A mother's COVID-19 children's book parodies go viral
Hari Sreenivasan: During this period of sheltering in place, some of us have been able to pick up old hobbies, or maybe try something new. NewsHour Weekend's Megan Thompson brings us the story of a mom in Manhattan who discovered a new artistic talent, while also bringing some smiles to her followers on social media.
Megan Thompson: Back in March, when Stefanie Trilling's family was newly confined to their apartment in Manhattan, her young daughter Shira had a lot of questions.
Stefanie Trilling: We live in very close proximity to four major Manhattan hospitals. And in late March, we'd hear sirens all the time. And my five-year-old daughter's in kindergarten. And she would often ask us, well, we hear sirens outside. We see ambulances. Does that mean someone inside the ambulance has coronavirus? Are they going to be OK? And these are really tough questions. So we were sitting there and to alleviate the stress, I brought out the really high value fun activities -- the paint set.
Megan Thompson: Trilling - a lawyer by training who works in communications - picked up a brush, too.
Stefanie Trilling: So I just started painting characters from the first book I saw, which was "Elephant and Piggy Biggie," by Mo Willems. And I started painting cartoons of coronaviruses into the picture.
Megan Thompson: She posted her painting online, and people started asking for more. Soon she was painting all kinds of children's book covers, reimagined for pandemic times.
Stefanie Trilling: I think I've gotten the largest response from "Good Night Zoom," which is a parody of "Goodnight Moon." And "Oh, the Places You Won't Go," which is a Dr. Seuss parody. Those have been my two biggest hits. People also really like "Alexander and the Terrible, Horrible, No Good, Very Bad 2020."

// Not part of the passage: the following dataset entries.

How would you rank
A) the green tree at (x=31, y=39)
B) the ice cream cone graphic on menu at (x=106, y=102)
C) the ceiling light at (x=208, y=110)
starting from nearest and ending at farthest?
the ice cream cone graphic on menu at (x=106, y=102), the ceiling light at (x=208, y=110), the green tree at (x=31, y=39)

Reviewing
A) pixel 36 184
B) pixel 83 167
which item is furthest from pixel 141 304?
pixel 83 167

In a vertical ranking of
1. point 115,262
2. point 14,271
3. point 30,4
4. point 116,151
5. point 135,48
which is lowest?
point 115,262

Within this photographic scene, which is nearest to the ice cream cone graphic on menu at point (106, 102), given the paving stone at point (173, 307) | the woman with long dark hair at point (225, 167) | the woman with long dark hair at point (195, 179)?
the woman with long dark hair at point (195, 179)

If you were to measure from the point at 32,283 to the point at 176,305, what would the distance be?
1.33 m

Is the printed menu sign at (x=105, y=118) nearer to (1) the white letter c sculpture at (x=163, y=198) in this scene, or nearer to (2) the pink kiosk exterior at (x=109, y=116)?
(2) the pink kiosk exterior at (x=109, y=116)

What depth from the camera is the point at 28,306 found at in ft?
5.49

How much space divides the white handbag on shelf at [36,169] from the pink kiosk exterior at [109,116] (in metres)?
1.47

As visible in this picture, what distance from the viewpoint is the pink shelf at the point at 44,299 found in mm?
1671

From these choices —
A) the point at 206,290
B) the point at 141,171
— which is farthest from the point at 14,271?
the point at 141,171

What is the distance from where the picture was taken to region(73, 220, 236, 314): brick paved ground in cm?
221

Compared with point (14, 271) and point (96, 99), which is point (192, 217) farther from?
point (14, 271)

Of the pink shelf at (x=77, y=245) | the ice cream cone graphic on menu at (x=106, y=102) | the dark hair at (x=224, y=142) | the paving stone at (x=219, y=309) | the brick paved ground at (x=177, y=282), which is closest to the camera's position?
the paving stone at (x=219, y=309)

Megan Thompson: Trilling calls the project, "Children's Books for Pandemics." There's "Masks for Sale" ... "The Poky Little Vaccine" ... and "What Do People Do All Day... At Home." In trilling's world, you don't pat the bunny. Frog and Toad are social distancing. The Little Engine is carrying PPE. And the Magic School Bus has landed deep inside someone's nose. Trilling posts a new book cover each day, and the response has been tremendous ... nearly 15 million people have seen her work on Facebook alone.
Stefanie Trilling: And it the interest grew exponentially and it really put context to what going viral really means.
Megan Thompson: You're literally going viral.
Stefanie Trilling: No pun intended, but yes. I've gotten such support from people I've never met telling me that it's really bringing them a sense of joy and giving them something to look forward to when what's coming next is so uncertain. Most of us can't leave our homes. Most of us can't see our loved ones. Most of us are having trouble buying yeast and toilet paper and cleaning products. And the fact that what I'm doing is so universal is what's resonating with people.
Megan Thompson: Ttrilling is working to partner with a nonprofit to figure out how to sell the prints and donate the proceeds to charity.
Megan Thompson: Do you have a background as an artist, are you trained as an artist? Have you studied painting or drawing?
Stefanie Trilling: I have no art experience. I've never painted before. This was -this was just a lark. So this has really been a wild ride for me and I'm learning a lot as I go.
Megan Thompson: And you're doing all of this while parenting full time and working full time, right?
Stefanie Trilling: That's right. What I'm doing is at night after everyone else goes to sleep, I sit down with my paints and my pencil and my paper and I get to work. We may be socially distant right now, but that does not mean we need to be apart. We're all going through different things in similar circumstances. And this is bringing us together.